-- How to complete this task --
Each entry, in full: copy it out exactly.

-- Stored data entries --
* * * * * * * * *

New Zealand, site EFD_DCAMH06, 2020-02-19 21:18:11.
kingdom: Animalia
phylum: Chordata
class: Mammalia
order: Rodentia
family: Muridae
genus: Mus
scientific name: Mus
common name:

* * * * * * * * *

-- Solution for this task --
New Zealand, site EFD_DCAMH06, 2020-02-19 21:18:11.
kingdom: Animalia
phylum: Chordata
class: Mammalia
order: Rodentia
family: Muridae
genus: Mus
scientific name: Mus
common name:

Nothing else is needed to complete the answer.